--- Record set Enclosed Below ---
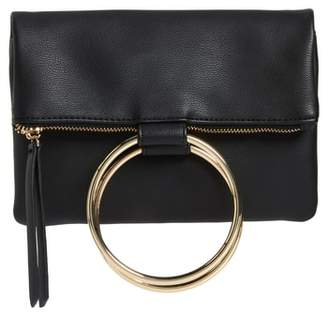 Chelsea28 Skyler Faux Leather Foldover Clutch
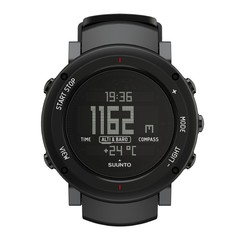 Наручные часы Suunto Core Alu deep black SS018734000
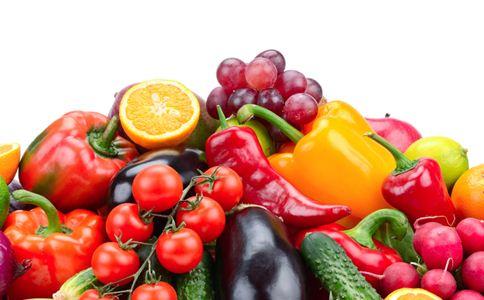 夏季保护眼睛吃什么蔬菜 夏季保护眼睛吃什么水果 黄绿色的蔬果对眼睛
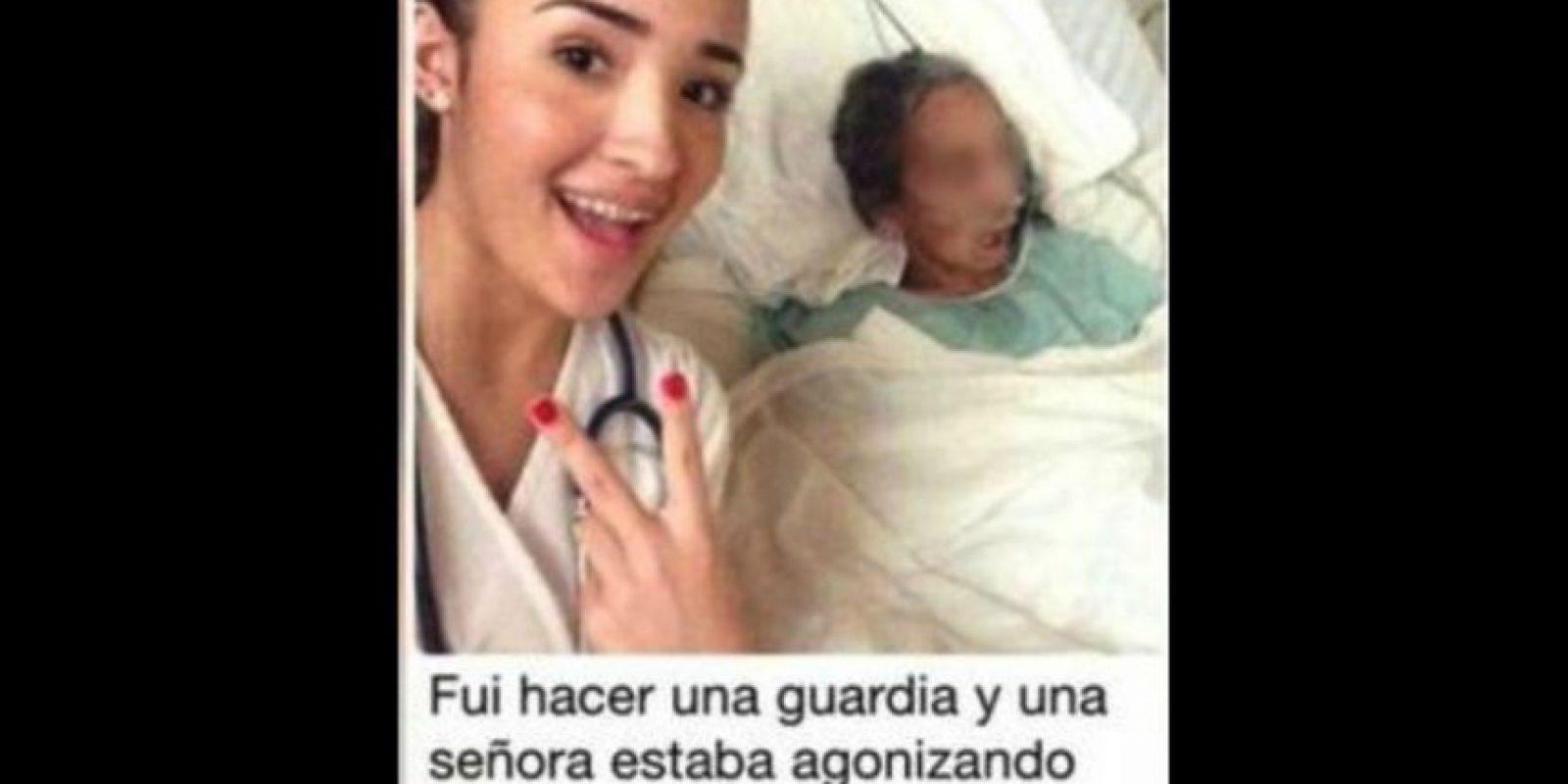 Esta fotografía está causando indignación en redes sociales. Foto:Twitter.com
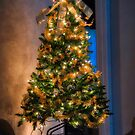 Christmas Tree In Progress by TJ Baccari Photography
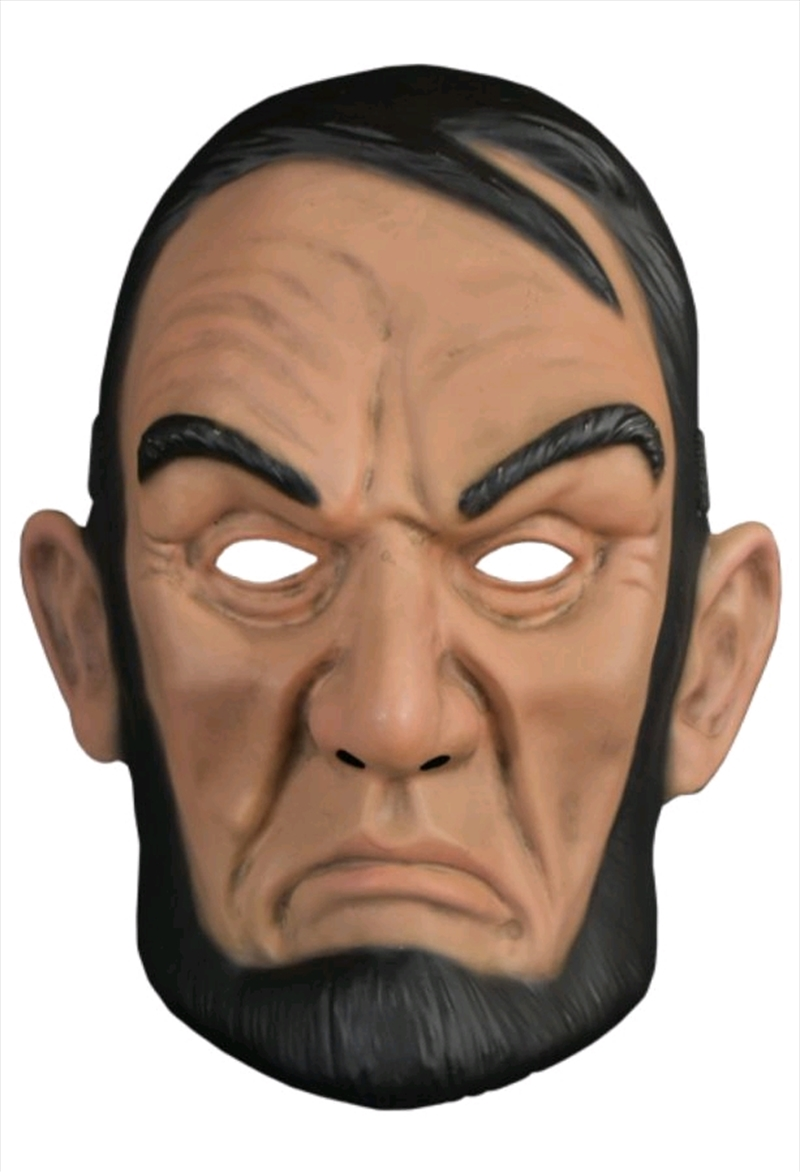 The Purge - Abe Lincoln Mask   Apparel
--- End of Enclosed Record set ---
**The task**
Retype every entry exactly as written. Leave the pictures out.

**Reply to the exercise**
 Chelsea28 Skyler Faux Leather Foldover Clutch
 Наручные часы Suunto Core Alu deep black SS018734000
 夏季保护眼睛吃什么蔬菜 夏季保护眼睛吃什么水果 黄绿色的蔬果对眼睛
 Esta fotografía está causando indignación en redes sociales. Foto:Twitter.com
 Christmas Tree In Progress by TJ Baccari Photography
 The Purge - Abe Lincoln Mask   Apparel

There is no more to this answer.